La elección de un argumento entre el espionaje y la aventura plantea a Torrente Ballester una reflexión sobre lo verosímil y lo creíble. "Para que un libro guste, el lector tiene que creérselo. Conseguir la verosimilitud es un desafío para el autor porque, al margen del argumento, la credibilidad es engendrada por la palabra poética. El cine juega con la imagen viva, un mecanismo de convicción del que carece el novelista que ha de recurrir, y ahí está su arte, a la imagen sugerida". El recurso a los papeles encontrados para organizar la ficción, recurso utilizado en esta obra, es una manera, según el autor, de evitar la tradicional pedantería de fingir que se ha inventado un procedimiento narrativo. Por otra parte, Torrente comenta que sus previsiones literarias alcanzaban hasta Dafne y ensueños. "Todo lo que he hecho después de esta obra está fuera de programa. Si llego a morirme el año pasado no creo que la literatura hubiera perdido nada.De la misma manera que se habla de obras de madurez, mi actual trabajo podría incluirse en el capítulo de obras de senectud". Quizá esta teórica manera de irresponsabilizarse por un libro de manuscritos hallados le permite seguir haciendo buena literatura sin tener que reconocer que está fuera de programa.

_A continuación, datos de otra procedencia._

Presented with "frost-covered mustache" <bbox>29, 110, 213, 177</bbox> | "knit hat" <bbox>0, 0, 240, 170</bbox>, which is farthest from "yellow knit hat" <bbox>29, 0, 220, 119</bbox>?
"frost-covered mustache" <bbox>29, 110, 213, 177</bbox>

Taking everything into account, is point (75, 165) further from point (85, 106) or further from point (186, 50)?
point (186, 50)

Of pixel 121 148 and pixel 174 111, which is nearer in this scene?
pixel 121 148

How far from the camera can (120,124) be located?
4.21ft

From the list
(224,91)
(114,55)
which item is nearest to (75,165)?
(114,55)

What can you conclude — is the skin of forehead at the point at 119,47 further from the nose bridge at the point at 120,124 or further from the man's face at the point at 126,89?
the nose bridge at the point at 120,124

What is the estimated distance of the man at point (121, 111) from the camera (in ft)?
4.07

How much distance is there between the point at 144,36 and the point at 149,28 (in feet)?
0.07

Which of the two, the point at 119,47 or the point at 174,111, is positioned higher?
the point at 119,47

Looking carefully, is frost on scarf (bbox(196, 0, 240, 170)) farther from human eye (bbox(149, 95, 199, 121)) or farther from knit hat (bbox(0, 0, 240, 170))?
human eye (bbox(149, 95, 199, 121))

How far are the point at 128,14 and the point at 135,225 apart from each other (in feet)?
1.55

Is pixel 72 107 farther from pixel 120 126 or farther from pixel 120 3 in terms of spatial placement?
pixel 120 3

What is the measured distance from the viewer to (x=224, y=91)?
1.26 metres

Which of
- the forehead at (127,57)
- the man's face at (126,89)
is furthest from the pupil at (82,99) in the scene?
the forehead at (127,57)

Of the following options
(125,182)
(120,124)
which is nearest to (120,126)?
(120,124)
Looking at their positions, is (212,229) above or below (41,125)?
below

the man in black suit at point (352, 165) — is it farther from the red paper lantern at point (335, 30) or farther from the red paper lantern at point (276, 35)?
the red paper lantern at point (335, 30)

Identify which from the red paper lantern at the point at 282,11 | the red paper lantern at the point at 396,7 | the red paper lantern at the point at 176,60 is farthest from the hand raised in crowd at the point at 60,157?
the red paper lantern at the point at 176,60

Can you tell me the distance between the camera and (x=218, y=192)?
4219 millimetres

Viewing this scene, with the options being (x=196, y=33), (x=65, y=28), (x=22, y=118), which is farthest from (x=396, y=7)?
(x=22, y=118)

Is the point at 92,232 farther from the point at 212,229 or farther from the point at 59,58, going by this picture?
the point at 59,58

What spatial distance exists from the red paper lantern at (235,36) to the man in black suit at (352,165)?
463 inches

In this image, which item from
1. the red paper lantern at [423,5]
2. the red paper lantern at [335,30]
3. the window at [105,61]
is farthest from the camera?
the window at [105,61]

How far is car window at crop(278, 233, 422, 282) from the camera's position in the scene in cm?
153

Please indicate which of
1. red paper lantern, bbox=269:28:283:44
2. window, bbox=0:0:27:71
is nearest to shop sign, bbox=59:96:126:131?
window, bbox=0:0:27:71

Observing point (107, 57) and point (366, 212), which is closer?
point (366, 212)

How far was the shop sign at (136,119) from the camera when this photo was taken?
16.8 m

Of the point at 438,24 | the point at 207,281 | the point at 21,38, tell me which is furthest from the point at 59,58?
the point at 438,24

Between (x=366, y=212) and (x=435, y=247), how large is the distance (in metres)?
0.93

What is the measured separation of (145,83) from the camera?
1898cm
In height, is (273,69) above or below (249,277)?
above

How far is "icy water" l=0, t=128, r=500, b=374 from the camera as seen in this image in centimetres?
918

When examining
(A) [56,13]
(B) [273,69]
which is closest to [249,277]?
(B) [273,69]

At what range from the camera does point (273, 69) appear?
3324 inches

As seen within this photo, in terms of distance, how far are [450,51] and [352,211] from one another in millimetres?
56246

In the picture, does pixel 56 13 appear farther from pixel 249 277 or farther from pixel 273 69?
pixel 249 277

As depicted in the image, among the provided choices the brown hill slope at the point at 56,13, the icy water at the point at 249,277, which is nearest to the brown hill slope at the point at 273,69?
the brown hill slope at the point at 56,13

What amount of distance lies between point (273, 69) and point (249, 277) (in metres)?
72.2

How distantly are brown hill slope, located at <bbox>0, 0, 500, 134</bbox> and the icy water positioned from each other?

La actualidad de La Regenta y de Leopoldo Alas condujo el diálogo, durante la presentación del libro editado por Plaza y Janés, hacia la literatura del XIX en España. Torrente, que siempre ha reivindicado la figura de Valle-Inclán, introdujo en su parnaso personal a Clarín: "Los españoles solemos admirar el volumen de lo escrito por Galdós, pero las escasas narraciones de Alas tienen una calidad muy superior". Torrente Ballester definió a Galdós como un novelista diurno, "que escribía de siete a nueve de la mañana y luego se dedicaba a rondar por Madrid para tomar notas. Yo soy noctámbulo, no insomne. Por las tardes me funciona la imaginación y escribo. Por las mañanas, me funciona la inteligencia y corrijo, critico, lo que ya tengo redactado. De cada obra hago, por lo menos, tres versiones. Sin embargo, en cualquier obra hay aspectos explicables y partes inexplicables que, sin llegar a ser misteriosas, resulta muy difícil reducir a conceptos".

Otro nombre reivindicado por Torrente Ballester fue el del catalán Jacinto Grau, "hombre lamentablemente desconocido. Su obra está traducida a muchos idiomas, pero quizá le perjudicó su castellanp adoquinado". Mentar a Jacinto Grau condujo a Torrente a comparar, con perjuicio del premio Nobel, la dramaturgia de Grau a la de Benavente, "personaje que odié y cuyo odio manifesté reiteradamente cuando, como crítico, comentaba las obras malas que estrenaba".

* Este artículo apareció en la edición impresa del jueves, 22 de marzo de 1984.